GIVEN TASK:
Repeat the listing below word for word, from the line holding "Looking at this" through the end of the listing, both ends included.

(Stored entries)
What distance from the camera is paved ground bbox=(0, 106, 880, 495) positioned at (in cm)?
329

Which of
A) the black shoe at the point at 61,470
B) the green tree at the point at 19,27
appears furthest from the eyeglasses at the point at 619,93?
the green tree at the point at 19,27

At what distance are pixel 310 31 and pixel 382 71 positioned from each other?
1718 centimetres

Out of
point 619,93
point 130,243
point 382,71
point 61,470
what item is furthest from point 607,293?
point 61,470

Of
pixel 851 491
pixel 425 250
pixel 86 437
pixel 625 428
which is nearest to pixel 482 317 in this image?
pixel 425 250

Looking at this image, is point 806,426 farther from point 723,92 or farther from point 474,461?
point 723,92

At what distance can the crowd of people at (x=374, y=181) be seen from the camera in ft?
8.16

FULL ANSWER:
Looking at this image, is point 806,426 farther from point 723,92 or farther from point 474,461?
point 723,92

At what distance can the crowd of people at (x=374, y=181) be seen from the camera in ft?
8.16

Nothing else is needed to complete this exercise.